Records taken from a collection:

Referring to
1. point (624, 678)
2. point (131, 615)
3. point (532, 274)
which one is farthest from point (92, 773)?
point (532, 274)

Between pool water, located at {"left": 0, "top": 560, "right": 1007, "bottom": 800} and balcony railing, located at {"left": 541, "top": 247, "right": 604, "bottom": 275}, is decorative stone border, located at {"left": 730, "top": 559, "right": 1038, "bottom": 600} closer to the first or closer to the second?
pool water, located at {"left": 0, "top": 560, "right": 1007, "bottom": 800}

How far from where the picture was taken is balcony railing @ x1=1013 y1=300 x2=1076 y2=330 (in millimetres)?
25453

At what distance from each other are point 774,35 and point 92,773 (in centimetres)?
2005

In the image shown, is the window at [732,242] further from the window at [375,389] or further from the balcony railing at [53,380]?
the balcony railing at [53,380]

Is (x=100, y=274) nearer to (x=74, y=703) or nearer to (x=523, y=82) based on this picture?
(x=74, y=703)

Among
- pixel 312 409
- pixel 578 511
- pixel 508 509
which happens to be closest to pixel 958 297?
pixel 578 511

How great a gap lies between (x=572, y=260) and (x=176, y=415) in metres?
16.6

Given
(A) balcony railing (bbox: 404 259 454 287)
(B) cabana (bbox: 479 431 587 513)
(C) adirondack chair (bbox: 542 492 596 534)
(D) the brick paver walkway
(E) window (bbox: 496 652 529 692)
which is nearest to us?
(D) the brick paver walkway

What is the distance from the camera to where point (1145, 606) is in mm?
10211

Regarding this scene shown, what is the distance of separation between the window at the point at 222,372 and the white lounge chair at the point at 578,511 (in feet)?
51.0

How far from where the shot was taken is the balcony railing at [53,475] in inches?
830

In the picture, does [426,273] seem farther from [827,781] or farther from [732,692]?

PROBLEM STATEMENT: Copy every line of the records above, character for character, with no changes.

FINAL ANSWER:
Referring to
1. point (624, 678)
2. point (131, 615)
3. point (532, 274)
which one is farthest from point (92, 773)?
point (532, 274)

Between pool water, located at {"left": 0, "top": 560, "right": 1007, "bottom": 800} and balcony railing, located at {"left": 541, "top": 247, "right": 604, "bottom": 275}, is decorative stone border, located at {"left": 730, "top": 559, "right": 1038, "bottom": 600} closer to the first or closer to the second?
pool water, located at {"left": 0, "top": 560, "right": 1007, "bottom": 800}

How far from where the picture was taken is balcony railing @ x1=1013 y1=300 x2=1076 y2=330 (in millimetres)?
25453

At what distance from each other are point 774,35 and point 92,773 (in centimetres)?
2005

In the image shown, is the window at [732,242] further from the window at [375,389] or further from the balcony railing at [53,380]?
the balcony railing at [53,380]

Is (x=100, y=274) nearer to (x=74, y=703) or nearer to (x=523, y=82) based on this picture?
(x=74, y=703)

Among
- pixel 312 409
- pixel 578 511
- pixel 508 509
which happens to be closest to pixel 958 297?
pixel 578 511

How great a gap lies between (x=572, y=260) and (x=176, y=415) in metres?
16.6

Given
(A) balcony railing (bbox: 404 259 454 287)
(B) cabana (bbox: 479 431 587 513)
(C) adirondack chair (bbox: 542 492 596 534)
(D) the brick paver walkway
(E) window (bbox: 496 652 529 692)
which is nearest to us?
(D) the brick paver walkway

What is the distance from the camera to where point (1145, 606) is in mm?
10211

Regarding this scene shown, what is the distance of separation between the window at the point at 222,372 and the white lounge chair at the point at 578,511 (in feet)?
51.0

How far from where the shot was taken is the balcony railing at [53,475] in inches?
830

In the picture, does [426,273] seem farther from [827,781] or farther from [732,692]?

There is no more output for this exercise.